## 課題一覧
(A) アルバム紹介文にある次の一文を英語に翻訳してください:「アコースティックギターを片手にブルージーに歌い上げるSOULアーティストLYFEのデビューアルバム!」
(B) アルバム紹介文の「アコースティックギターを片手」から「り、その幅はかなり広いです。」までを、末尾の語句も含めて一字一句そのまま書き写してください。

## ページ本文
---*---
Lyfe Jennings / LYFE 268-192

01.INTRO
02.INTERLUDE
03.MUST BE NICE
04.THE WAY I FEEL ABOUT YOU
05.SHE GOT KIDS
06.I CAN’T
07.HYPOTHETICALLY feat.ERIN
08.SMILE
09.GREEDY
10.STICK UP KID
11.CRY
12.26 YEARS, 17 DAYS
13.MADE UP MY MIND
14.MY LIFE
15.LET’S Do THIS RIGHT

(総評)

アコースティックギターを片手にブルージーに歌い上げるSOULアーティストLYFEのデビューアルバム!彼の独特のセンスがたっぷりといかされた一枚で、ジャケットでギターを担いでいるので、ギターサウンドだけが中心かな?と思いきや、しっかりとピアノやらなんやらたくさん入っているマルチなサウンドを披露してくれます!このしっかりとしたリズムトラックにのせ聞かせてくれる歌がまたブルージーで渋いんですよねー!でも、ブルージーだからといって、FUNKでSOULな本当のブルースっぽい感じとはまた違い、HIPHOPトラックにのせ軽快に歌い上げたり、ピアノの美しいメロディーにのって、優しく包み込むような歌声を披露したり、その幅はかなり広いです。
---*---
## データセット行
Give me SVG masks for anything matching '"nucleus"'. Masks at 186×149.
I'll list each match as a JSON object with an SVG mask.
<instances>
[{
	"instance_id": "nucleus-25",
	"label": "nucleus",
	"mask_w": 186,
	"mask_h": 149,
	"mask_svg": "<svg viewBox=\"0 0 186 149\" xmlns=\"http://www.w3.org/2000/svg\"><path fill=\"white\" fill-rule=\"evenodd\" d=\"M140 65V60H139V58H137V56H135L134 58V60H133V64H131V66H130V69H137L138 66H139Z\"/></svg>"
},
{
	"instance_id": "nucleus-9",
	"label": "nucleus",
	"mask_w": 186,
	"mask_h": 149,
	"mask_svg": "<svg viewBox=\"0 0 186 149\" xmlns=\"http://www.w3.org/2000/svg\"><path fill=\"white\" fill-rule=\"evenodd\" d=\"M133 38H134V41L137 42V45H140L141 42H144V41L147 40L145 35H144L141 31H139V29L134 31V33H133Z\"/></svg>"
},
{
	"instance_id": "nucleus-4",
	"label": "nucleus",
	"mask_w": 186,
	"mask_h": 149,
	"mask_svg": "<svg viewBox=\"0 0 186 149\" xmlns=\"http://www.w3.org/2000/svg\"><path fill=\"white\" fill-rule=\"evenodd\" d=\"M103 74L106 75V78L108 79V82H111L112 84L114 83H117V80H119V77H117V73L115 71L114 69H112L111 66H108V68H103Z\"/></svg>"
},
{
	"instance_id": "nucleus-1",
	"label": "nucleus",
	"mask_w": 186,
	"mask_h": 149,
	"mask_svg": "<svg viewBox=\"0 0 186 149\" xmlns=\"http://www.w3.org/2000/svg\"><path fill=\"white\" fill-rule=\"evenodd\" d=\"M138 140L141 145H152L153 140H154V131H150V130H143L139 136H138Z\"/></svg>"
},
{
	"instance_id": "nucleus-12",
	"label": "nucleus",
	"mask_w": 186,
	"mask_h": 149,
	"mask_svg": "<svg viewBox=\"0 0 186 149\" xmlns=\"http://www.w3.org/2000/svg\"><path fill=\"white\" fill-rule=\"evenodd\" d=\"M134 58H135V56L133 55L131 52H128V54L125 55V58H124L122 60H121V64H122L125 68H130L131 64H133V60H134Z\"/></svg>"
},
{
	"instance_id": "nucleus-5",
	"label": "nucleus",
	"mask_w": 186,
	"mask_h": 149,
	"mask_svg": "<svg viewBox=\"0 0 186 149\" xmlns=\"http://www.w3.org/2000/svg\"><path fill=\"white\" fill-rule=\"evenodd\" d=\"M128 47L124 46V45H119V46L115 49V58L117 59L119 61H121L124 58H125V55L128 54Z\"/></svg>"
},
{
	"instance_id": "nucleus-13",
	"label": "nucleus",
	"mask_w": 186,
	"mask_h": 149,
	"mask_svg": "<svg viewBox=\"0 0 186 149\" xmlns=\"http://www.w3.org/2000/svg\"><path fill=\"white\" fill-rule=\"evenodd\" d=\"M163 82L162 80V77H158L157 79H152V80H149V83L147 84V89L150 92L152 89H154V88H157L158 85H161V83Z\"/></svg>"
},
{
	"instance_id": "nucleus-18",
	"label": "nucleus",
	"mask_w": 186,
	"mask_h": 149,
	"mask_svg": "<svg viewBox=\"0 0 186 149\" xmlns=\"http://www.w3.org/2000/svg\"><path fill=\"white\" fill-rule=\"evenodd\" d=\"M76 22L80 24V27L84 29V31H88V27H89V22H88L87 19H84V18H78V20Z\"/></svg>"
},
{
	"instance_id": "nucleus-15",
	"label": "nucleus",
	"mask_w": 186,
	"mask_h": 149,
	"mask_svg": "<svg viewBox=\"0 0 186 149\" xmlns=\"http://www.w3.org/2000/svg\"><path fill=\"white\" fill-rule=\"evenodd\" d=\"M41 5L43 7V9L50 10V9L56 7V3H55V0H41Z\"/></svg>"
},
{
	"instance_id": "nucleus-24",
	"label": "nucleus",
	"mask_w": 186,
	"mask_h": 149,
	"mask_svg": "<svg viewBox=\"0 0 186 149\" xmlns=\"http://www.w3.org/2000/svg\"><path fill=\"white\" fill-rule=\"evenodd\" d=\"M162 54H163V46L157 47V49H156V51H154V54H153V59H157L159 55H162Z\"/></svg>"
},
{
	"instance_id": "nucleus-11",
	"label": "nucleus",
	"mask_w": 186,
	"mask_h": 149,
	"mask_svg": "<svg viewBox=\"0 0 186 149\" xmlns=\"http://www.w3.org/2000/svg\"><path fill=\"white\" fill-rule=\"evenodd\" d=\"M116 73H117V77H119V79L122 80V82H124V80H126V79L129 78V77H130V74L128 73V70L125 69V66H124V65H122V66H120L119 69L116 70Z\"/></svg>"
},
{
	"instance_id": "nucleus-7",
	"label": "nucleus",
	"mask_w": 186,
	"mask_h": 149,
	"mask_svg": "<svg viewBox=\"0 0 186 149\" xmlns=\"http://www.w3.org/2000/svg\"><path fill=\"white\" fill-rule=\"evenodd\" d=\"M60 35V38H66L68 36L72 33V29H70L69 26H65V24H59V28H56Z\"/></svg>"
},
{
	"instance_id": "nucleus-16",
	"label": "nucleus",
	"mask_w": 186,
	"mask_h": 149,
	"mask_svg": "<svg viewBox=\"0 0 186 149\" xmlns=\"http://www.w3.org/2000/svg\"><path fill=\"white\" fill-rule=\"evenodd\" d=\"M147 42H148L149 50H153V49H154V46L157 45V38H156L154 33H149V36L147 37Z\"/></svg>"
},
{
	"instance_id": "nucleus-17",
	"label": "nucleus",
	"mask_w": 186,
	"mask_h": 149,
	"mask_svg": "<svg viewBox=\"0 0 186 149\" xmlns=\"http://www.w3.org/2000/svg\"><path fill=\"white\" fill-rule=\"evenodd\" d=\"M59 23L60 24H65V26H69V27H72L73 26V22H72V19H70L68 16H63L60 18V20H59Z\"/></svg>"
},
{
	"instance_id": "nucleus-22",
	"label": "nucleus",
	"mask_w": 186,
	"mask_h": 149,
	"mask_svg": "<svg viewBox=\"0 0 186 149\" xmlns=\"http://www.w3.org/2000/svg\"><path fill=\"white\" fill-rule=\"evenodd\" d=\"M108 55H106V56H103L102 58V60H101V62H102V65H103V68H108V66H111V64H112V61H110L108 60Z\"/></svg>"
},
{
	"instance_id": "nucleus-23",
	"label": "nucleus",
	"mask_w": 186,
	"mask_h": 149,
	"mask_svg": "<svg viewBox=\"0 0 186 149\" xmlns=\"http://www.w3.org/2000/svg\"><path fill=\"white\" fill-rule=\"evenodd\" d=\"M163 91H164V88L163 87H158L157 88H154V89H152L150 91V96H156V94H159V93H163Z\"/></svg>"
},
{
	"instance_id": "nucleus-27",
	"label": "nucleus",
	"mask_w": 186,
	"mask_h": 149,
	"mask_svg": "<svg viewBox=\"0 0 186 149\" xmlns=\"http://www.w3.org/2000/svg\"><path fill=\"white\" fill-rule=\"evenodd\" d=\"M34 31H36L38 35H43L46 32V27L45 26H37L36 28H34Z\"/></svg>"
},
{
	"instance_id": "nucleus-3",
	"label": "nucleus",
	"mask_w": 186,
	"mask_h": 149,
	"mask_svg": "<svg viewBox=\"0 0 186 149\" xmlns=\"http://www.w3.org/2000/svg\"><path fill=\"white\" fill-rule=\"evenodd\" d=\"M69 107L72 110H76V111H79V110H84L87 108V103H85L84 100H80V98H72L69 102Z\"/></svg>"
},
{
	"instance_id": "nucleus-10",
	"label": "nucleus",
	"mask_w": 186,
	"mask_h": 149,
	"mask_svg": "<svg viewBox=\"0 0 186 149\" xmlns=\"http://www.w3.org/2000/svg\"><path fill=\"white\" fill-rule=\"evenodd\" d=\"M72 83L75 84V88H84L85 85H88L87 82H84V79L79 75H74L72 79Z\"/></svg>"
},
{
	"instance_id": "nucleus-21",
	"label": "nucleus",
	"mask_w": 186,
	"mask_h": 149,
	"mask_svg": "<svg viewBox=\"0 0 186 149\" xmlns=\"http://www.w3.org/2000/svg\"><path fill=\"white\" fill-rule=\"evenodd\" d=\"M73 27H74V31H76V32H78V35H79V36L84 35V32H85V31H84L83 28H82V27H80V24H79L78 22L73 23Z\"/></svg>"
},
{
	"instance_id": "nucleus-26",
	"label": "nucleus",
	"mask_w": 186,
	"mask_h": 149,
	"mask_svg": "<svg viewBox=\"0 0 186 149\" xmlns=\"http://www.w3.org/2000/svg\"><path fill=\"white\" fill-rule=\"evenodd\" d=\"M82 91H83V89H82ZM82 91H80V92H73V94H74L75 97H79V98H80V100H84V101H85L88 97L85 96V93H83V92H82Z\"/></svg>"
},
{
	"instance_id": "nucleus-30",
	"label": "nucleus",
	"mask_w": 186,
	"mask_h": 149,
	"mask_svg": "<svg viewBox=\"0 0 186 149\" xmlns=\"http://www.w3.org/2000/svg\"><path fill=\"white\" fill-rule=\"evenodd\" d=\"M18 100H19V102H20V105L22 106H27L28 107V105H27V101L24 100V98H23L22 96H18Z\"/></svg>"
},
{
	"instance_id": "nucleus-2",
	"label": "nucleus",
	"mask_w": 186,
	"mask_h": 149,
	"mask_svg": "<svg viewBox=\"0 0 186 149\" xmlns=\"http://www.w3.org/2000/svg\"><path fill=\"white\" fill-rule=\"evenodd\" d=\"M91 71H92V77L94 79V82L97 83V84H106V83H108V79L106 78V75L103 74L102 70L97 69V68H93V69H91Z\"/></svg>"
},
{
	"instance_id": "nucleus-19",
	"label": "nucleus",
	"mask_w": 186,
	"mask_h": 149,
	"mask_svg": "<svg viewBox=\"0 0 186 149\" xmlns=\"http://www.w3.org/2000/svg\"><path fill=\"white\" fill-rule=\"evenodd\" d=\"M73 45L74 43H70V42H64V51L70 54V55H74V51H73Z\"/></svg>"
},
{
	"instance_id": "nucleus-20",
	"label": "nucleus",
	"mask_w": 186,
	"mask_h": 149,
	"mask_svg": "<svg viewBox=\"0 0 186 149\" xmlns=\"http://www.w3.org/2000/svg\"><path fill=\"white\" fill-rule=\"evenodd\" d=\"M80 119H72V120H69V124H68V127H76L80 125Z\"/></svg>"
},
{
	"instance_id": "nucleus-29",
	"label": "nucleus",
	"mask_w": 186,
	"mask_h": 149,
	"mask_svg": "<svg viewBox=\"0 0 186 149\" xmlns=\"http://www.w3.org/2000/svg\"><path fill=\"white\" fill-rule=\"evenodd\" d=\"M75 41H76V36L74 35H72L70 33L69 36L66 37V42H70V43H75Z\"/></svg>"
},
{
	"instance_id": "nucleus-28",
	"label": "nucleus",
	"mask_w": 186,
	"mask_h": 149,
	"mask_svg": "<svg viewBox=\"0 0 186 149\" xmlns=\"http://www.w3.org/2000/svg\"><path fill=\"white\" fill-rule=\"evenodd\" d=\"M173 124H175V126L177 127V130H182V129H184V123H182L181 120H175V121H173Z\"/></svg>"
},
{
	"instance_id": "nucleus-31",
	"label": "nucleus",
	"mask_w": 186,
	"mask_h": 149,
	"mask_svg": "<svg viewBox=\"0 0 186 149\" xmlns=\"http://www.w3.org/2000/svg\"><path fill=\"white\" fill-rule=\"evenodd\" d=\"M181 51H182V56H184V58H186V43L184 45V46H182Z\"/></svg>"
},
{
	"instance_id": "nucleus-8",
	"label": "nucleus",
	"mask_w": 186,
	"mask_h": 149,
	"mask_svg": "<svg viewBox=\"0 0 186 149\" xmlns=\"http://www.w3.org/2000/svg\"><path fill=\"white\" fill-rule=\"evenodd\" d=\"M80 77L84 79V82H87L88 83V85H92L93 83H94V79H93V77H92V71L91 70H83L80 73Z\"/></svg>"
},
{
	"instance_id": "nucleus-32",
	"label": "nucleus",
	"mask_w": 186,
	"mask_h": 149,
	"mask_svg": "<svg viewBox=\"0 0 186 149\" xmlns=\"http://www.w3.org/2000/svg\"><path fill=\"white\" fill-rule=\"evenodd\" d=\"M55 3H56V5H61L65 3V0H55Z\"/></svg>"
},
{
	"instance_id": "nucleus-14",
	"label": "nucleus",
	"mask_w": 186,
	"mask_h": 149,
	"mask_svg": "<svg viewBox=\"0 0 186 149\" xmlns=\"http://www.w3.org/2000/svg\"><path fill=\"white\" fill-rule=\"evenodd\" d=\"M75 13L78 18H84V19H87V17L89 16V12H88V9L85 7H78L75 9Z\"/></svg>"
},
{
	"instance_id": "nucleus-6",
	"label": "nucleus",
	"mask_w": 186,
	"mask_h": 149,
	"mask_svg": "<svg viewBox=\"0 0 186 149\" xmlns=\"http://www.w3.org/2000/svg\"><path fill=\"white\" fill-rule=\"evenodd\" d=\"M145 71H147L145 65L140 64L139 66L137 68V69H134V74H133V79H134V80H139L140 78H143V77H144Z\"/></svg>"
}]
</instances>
---*---
## 最終結果
(A) The debut album by LYFE, a soul artist who sings in a bluesy style with an acoustic guitar in hand!

(B)
アコースティックギターを片手にブルージーに歌い上げるSOULアーティストLYFEのデビューアルバム!彼の独特のセンスがたっぷりといかされた一枚で、ジャケットでギターを担いでいるので、ギターサウンドだけが中心かな?と思いきや、しっかりとピアノやらなんやらたくさん入っているマルチなサウンドを披露してくれます!このしっかりとしたリズムトラックにのせ聞かせてくれる歌がまたブルージーで渋いんですよねー!でも、ブルージーだからといって、FUNKでSOULな本当のブルースっぽい感じとはまた違い、HIPHOPトラックにのせ軽快に歌い上げたり、ピアノの美しいメロディーにのって、優しく包み込むような歌声を披露したり、その幅はかなり広いです。